Royal Mail has rolled out more international services - including tracked parcels - after the cyber attack by a Russian-linked ransomware gang hit postal exports.
Export parcels that have been processed will start to be shipped in "limited volumes" the postal service said, and it will also accept new letters for overseas. The company was hit by cyber attack, which caused “severe disruption” to its international export services. It was unable to dispatch items, including letters and parcels, overseas, however domestic mail was not affected.
The hack is believed to have already left more than half a million letters and parcels stuck in limbo. Royal Mail alerted the National Cyber Security Centre and the National Crime Agency who are investigating. The postal service has faced several crises recently, with a series of strikes in 2022 and CEO Simon Thompson coming under fire from MPs about his management of Royal Mail.
Can I send post through the Royal Mail?
Royal Mail restarted exporting parcels overseas, which had already been processed, as well as standard export letters from 19 January. And due to “progress and the growing capability of our alternative export solutions”, more services were resumed from Thursday 26 January.
In a service update on its website, it said: “We will be resuming our International Tracked & Signed as well as International Signed services to all destinations for business account customers and customers buying postage online. This includes parcel, large letter and letter formats of these services. Online shipping solutions will be enabled to allow customers to select these services, print labels and send items from Thursday 26 January.”
Royal Mail said delivery of these items may take slightly longer than usual, and added that tracking information may look slightly different to usual.
However the postal service asked customers not to submit any new tracked or untracked (standard or economy) export parcels. Royal Mail said: “We are aiming to provide further updates on these services in the coming days.”
It added: “Import operations continue to perform a full service with some minor delays. Domestic services are unaffected. We would like to sincerely apologise to impacted customers for the disruption this incident is causing. Our teams are continuing to work around the clock to reinstate all remaining services for export letters and parcels as quickly as we can.”
Who is behind the cyber attack?
The attack is suspected to have come from a Russian-linked ransomware gang called Lockbit, the Telegraph first reported. A Royal Mail distribution centre in Northern Ireland revealed its printers began “spurting” out copies of a ransom note saying “your data are stolen and encrypted.”

• _Exercise tasks_:
[1] Reproduce verbatim the passage of the Royal Mail cyber attack article starting with "In a service" and going on through "different to usual.".
[2] Write the next part of the article on the Royal Mail cyber attack, picking up after its final sentence.

• _Record excerpts_:
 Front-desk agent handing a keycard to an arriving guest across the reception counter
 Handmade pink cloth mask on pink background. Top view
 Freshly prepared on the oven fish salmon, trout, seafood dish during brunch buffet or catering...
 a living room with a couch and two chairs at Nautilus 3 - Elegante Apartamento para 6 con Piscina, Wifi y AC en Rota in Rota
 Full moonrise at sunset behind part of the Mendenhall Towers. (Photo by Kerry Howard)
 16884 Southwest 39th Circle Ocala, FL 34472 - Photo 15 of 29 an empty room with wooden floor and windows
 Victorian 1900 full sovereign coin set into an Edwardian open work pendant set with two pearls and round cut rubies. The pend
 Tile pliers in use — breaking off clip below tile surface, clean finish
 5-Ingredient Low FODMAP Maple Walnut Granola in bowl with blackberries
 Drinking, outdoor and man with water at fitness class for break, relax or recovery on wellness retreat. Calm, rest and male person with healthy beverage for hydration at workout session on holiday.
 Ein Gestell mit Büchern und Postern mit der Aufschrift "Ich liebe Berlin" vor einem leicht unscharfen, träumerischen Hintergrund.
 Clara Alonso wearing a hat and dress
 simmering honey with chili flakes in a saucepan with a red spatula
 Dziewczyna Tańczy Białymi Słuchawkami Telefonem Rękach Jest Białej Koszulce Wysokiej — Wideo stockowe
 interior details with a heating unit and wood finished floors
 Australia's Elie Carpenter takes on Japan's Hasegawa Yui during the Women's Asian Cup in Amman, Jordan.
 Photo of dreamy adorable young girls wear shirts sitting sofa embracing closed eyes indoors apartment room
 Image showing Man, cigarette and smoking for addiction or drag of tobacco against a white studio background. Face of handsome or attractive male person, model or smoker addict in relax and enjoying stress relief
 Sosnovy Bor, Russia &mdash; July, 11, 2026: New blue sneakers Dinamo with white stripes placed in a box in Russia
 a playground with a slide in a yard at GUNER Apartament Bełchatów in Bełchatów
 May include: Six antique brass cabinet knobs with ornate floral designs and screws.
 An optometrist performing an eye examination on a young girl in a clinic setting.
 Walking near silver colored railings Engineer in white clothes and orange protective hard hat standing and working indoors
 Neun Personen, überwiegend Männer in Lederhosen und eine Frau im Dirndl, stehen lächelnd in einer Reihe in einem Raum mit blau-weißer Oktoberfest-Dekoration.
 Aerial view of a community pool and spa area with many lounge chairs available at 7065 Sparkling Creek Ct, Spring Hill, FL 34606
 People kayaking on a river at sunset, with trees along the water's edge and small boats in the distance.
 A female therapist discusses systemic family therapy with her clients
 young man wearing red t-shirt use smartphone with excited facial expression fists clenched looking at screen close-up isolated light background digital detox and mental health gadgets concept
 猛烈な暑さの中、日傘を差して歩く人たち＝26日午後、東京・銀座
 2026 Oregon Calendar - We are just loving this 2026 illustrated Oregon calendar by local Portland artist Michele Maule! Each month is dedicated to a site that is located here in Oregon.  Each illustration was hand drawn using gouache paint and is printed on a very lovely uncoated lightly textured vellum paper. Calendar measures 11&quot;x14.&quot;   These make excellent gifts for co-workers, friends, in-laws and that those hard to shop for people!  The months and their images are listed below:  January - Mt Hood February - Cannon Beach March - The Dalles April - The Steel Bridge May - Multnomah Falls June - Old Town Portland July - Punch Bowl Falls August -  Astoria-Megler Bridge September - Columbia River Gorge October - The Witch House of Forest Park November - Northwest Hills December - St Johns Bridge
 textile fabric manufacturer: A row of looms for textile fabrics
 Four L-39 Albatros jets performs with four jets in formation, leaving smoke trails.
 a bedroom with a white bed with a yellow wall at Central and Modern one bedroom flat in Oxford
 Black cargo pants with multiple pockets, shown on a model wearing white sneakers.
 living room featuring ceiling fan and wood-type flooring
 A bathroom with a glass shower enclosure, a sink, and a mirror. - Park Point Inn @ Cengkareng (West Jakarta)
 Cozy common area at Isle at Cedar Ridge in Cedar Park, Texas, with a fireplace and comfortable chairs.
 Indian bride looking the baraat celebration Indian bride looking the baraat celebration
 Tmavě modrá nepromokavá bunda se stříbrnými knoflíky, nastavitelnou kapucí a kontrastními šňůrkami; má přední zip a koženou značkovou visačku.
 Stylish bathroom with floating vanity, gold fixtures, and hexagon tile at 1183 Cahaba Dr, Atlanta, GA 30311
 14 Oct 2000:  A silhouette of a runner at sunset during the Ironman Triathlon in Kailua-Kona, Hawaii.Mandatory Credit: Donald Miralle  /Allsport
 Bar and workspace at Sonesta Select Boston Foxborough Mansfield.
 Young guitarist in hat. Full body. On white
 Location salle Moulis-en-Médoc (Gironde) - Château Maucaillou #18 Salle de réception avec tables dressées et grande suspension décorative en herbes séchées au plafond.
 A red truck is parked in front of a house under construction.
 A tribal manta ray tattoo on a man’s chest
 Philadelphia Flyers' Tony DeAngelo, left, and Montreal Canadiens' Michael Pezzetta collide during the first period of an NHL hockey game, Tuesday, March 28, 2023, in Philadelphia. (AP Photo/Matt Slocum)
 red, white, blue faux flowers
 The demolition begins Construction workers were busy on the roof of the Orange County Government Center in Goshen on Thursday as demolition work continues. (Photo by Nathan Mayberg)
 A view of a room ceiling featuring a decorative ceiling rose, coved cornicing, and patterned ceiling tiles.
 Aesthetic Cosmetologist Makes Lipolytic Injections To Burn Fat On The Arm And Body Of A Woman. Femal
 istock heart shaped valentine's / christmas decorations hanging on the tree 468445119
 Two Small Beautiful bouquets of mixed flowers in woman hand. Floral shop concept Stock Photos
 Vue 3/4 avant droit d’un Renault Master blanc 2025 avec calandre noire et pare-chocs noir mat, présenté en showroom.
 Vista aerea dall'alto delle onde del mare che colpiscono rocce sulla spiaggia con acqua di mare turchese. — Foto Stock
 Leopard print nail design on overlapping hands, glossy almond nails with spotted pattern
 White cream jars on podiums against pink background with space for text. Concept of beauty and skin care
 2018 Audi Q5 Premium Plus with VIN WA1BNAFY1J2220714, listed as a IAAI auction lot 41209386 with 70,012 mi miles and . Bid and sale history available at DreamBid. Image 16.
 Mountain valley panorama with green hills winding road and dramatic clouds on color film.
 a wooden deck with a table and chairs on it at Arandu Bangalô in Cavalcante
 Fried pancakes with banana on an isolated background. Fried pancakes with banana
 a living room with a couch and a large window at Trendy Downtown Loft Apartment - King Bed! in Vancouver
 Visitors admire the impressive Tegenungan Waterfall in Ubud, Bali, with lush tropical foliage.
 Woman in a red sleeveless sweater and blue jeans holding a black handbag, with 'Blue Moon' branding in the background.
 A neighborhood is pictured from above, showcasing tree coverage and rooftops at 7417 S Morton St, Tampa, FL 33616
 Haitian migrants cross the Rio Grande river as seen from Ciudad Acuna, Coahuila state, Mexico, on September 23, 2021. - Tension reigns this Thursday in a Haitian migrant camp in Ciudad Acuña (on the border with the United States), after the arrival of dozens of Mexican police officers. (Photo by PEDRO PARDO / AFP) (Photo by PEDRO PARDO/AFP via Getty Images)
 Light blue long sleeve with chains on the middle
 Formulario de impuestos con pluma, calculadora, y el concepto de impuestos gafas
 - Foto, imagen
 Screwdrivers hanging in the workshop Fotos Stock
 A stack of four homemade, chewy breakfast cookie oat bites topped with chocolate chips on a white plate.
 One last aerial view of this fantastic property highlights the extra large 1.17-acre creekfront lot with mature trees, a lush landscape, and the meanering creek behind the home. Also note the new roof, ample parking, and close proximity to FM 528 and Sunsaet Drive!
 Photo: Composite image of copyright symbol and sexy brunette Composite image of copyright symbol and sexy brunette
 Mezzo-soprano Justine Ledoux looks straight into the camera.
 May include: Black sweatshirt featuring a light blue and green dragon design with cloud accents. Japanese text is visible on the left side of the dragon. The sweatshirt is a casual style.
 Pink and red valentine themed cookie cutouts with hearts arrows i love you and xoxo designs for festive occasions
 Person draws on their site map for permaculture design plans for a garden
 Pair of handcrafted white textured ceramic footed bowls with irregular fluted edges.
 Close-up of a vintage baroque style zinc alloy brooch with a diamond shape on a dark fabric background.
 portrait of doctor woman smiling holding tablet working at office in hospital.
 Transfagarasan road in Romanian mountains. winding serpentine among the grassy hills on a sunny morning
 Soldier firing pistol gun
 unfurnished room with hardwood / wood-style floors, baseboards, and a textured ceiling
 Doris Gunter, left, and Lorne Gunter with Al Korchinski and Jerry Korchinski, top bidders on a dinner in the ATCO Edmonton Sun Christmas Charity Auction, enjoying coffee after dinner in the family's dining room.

• _Answers to the problems_:
[1]
In a service update on its website, it said: “We will be resuming our International Tracked & Signed as well as International Signed services to all destinations for business account customers and customers buying postage online. This includes parcel, large letter and letter formats of these services. Online shipping solutions will be enabled to allow customers to select these services, print labels and send items from Thursday 26 January.”
Royal Mail said delivery of these items may take slightly longer than usual, and added that tracking information may look slightly different to usual.

[2]
Lockbit is believed to have close links to Russia and was behind a major hack of car dealership Pendragon last year - which refused to pay a ransom payment of 60 million dollars. Royal Mail would not comment on the hacking reports, but said it had launched an investigation into the incident and had reported it to its regulators and security authorities.
What has the Royal Mail said about it?
Following the attack, the Royal Mail said: “We have asked customers temporarily to stop submitting any export items into the network while we work hard to resolve the issue. Some customers may experience delay or disruption to items already shipped for export.
“Our import operations continue to perform a full service with some minor delays. Our teams are working around the clock to resolve this disruption and we will update customers as soon as we have more information.
“We immediately launched an investigation into the incident and we are working with external experts. We have reported the incident to our regulators and the relevant security authorities.
“We would like to sincerely apologise to impacted customers for any disruption this incident may be causing.”
A National Cyber Security Centre spokesman said: “We are aware of an incident affecting Royal Mail Group Ltd and are working with the company, alongside the National Crime Agency, to fully understand the impact.” The National Crime Agency has been approached for comment.
The National Crime Agency confirmed it is also looking into the incident. An Information Commissioner’s Office spokesperson added: “Royal Mail has made us aware of an incident and we will be making inquiries.”
Royal Mail cyber attack could have “long term effects”
Paul Holland, a cybersecurity expert and CEO at Beyond Encryption, explained: “At this early stage it’s very difficult to determine the nature of this attack, however one can assume that due to the immediate impact it has had on operations that this was an attack on their core systems. Royal Mail have contacted the relevant authorities and will naturally want to be sure they have effectively closed the door on any threats before they disclose any further details.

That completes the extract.